Durante los años siguientes de preparación del Concilio y durante la primera sesión de este, prosiguió la tensión entre la propuesta ecuménica y la oposición contrarreformista. Deo gratias, al fin triunfó el ecumenismo en el Decreto Unitatis redintegratio, de 21 de noviembre de 1964.
Ahora la imagen ya no es la de una reunión de «ellos, las ramas» con «nosotros, el tronco». Ahora todos somos ramas separadas del tronco: Cristo. No se trata de que «ellos-ellas» vuelvan a «nuestro redil», sino de que todos «nosotros/nosotras, ellos/ellas, todos ramas» nos renovemos y reformemos continuamente: «todos examinan su fidelidad a la voluntad de Cristo y emprenden la renovación y reforma» (Concilio Vat. II, Unitatis redintegratio, n. 4).
Sin embargo, es conocida la marcha atrás que se fue dando en los últimos años de Juan Pablo II. Después de la publicación por el card. Ratzinger de Dominus Jesus (Congregación para la Doctrina de la Fe, 6-VIII-2000), los escritos teológicos que se referían a las confesionalidades protestantes como «iglesias hermanas» eran amonestados por las correspondientes instancias inquisitoriales.
Por eso resultan tan positivas y esperanzadoras las palabras del Papa Francisco cuando repite que el anuncio de paz de Jesucristo «no es el de una paz negociada, sino la convicción de que la unidad del Espíritu armoniza todas las diversidades(EG 230). Francisco ve la marcha hacia la unidad deseada por Jesús: «que todos sean uno» (Jn 17, 21) como el camino hacia una meta: «siempre somos peregrinos y peregrinamos juntos» (EG 244).

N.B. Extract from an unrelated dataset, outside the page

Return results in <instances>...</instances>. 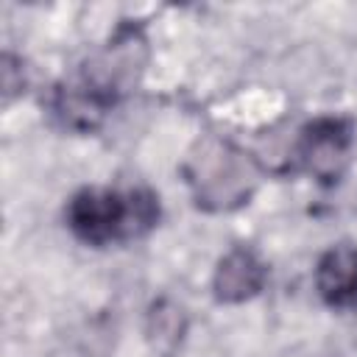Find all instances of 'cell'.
Wrapping results in <instances>:
<instances>
[{"instance_id": "4", "label": "cell", "mask_w": 357, "mask_h": 357, "mask_svg": "<svg viewBox=\"0 0 357 357\" xmlns=\"http://www.w3.org/2000/svg\"><path fill=\"white\" fill-rule=\"evenodd\" d=\"M315 284L326 304L354 307L357 304V248L354 245L329 248L318 259Z\"/></svg>"}, {"instance_id": "2", "label": "cell", "mask_w": 357, "mask_h": 357, "mask_svg": "<svg viewBox=\"0 0 357 357\" xmlns=\"http://www.w3.org/2000/svg\"><path fill=\"white\" fill-rule=\"evenodd\" d=\"M254 178L251 162L231 151L229 145H218L212 153L201 156L198 162V198L204 204H215L229 206V204H240L243 195H248V181Z\"/></svg>"}, {"instance_id": "3", "label": "cell", "mask_w": 357, "mask_h": 357, "mask_svg": "<svg viewBox=\"0 0 357 357\" xmlns=\"http://www.w3.org/2000/svg\"><path fill=\"white\" fill-rule=\"evenodd\" d=\"M349 145H351L349 123L335 120V117H321L304 128L301 142H298V159L307 173L324 181H332L346 167Z\"/></svg>"}, {"instance_id": "1", "label": "cell", "mask_w": 357, "mask_h": 357, "mask_svg": "<svg viewBox=\"0 0 357 357\" xmlns=\"http://www.w3.org/2000/svg\"><path fill=\"white\" fill-rule=\"evenodd\" d=\"M159 218V204L148 190L92 187L73 195L67 223L89 245H109L145 234Z\"/></svg>"}, {"instance_id": "5", "label": "cell", "mask_w": 357, "mask_h": 357, "mask_svg": "<svg viewBox=\"0 0 357 357\" xmlns=\"http://www.w3.org/2000/svg\"><path fill=\"white\" fill-rule=\"evenodd\" d=\"M265 284V265L245 248L226 254L215 271V296L220 301H245Z\"/></svg>"}]
</instances>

Ocurre con la «unidad de las iglesias» un equívoco semejante al que se produce con la mal llamada (canónicamente) «indisolubilidad del matrimonio». Ni la una ni la otra son una propiedad o característica ya dada desde el principio, ni un punto de partida, sino una meta a la que se está llamado, se promete caminar y se camina, pero… La unión de las familias, comno la unión de los esposos y la unión de la familia humana, de la que aspiran a ser signo las iglesias son, como la paz, algo que hay que construir; son un don y una tarea, como suele repetir Francisco y ha repetido el Sínodo de los obispos.
No somos nosotros el tronco, con el monopolio de la verdad. Somos todos ramas separadas que peregrinan hacia el tronco de Cristo, sin tener ninguna el monopolio de la meta.

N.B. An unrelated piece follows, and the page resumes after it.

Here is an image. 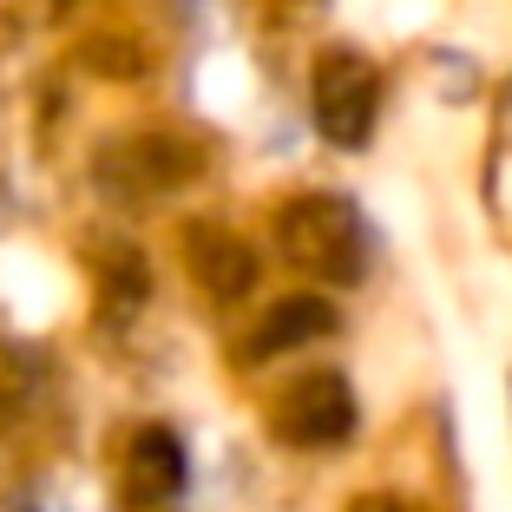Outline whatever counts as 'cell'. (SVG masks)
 <instances>
[{"mask_svg": "<svg viewBox=\"0 0 512 512\" xmlns=\"http://www.w3.org/2000/svg\"><path fill=\"white\" fill-rule=\"evenodd\" d=\"M276 237H283L289 263L309 270V276H322V283H362L368 250H375L362 211H355L348 197H335V191L296 197V204L276 217Z\"/></svg>", "mask_w": 512, "mask_h": 512, "instance_id": "6da1fadb", "label": "cell"}, {"mask_svg": "<svg viewBox=\"0 0 512 512\" xmlns=\"http://www.w3.org/2000/svg\"><path fill=\"white\" fill-rule=\"evenodd\" d=\"M375 112H381V73L355 46H329L316 60V132L329 145L355 151L375 138Z\"/></svg>", "mask_w": 512, "mask_h": 512, "instance_id": "7a4b0ae2", "label": "cell"}, {"mask_svg": "<svg viewBox=\"0 0 512 512\" xmlns=\"http://www.w3.org/2000/svg\"><path fill=\"white\" fill-rule=\"evenodd\" d=\"M276 434L289 447H342L355 434V388L342 375H329V368L322 375H302L283 394V407H276Z\"/></svg>", "mask_w": 512, "mask_h": 512, "instance_id": "3957f363", "label": "cell"}, {"mask_svg": "<svg viewBox=\"0 0 512 512\" xmlns=\"http://www.w3.org/2000/svg\"><path fill=\"white\" fill-rule=\"evenodd\" d=\"M335 329V302H322V296H283L270 309V316L256 322V335H250V362H270V355H289V348H302V342H322V335Z\"/></svg>", "mask_w": 512, "mask_h": 512, "instance_id": "277c9868", "label": "cell"}, {"mask_svg": "<svg viewBox=\"0 0 512 512\" xmlns=\"http://www.w3.org/2000/svg\"><path fill=\"white\" fill-rule=\"evenodd\" d=\"M125 480H132L138 499H171L184 486V447L178 434H165V427H145V434L132 440V467H125Z\"/></svg>", "mask_w": 512, "mask_h": 512, "instance_id": "5b68a950", "label": "cell"}, {"mask_svg": "<svg viewBox=\"0 0 512 512\" xmlns=\"http://www.w3.org/2000/svg\"><path fill=\"white\" fill-rule=\"evenodd\" d=\"M191 263H197V276H204L211 296H243V289L256 283V256L243 250L237 237H224V230H197L191 237Z\"/></svg>", "mask_w": 512, "mask_h": 512, "instance_id": "8992f818", "label": "cell"}, {"mask_svg": "<svg viewBox=\"0 0 512 512\" xmlns=\"http://www.w3.org/2000/svg\"><path fill=\"white\" fill-rule=\"evenodd\" d=\"M355 512H407V506H394V499H362Z\"/></svg>", "mask_w": 512, "mask_h": 512, "instance_id": "52a82bcc", "label": "cell"}, {"mask_svg": "<svg viewBox=\"0 0 512 512\" xmlns=\"http://www.w3.org/2000/svg\"><path fill=\"white\" fill-rule=\"evenodd\" d=\"M506 112H512V86H506Z\"/></svg>", "mask_w": 512, "mask_h": 512, "instance_id": "ba28073f", "label": "cell"}, {"mask_svg": "<svg viewBox=\"0 0 512 512\" xmlns=\"http://www.w3.org/2000/svg\"><path fill=\"white\" fill-rule=\"evenodd\" d=\"M60 7H73V0H60Z\"/></svg>", "mask_w": 512, "mask_h": 512, "instance_id": "9c48e42d", "label": "cell"}]
</instances>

Pero, al mismo tiempo, tenemos también el optimismo esperanzador de saber que, aunque nos desviemos o separemos del tronco de Cristo por el camino, Él no se separa, sino que sigue estando con, en y junto a cada rama y «subsiste«, es decir, está presente, animando y vivificando con su Espíritu, a cada una.
También en la rama que a veces ha presumido de ser tronco, también en ella «susbsiste» la Iglesia de Cristo (C.Vaticano II, Lumen gentium n. 8). Como dirían nuestros hermanos budistas: «hasta los buenos se salvan». O como diría Jesús: «Hasta los que se creen justos se salvan, porque no he venido por los justos, sino por los pecadores… pero, como pecadores son todos…, pues resulta que por todos he venido para salvarlos a todos» (cf Lc 5, 32 y Mt 9, 13).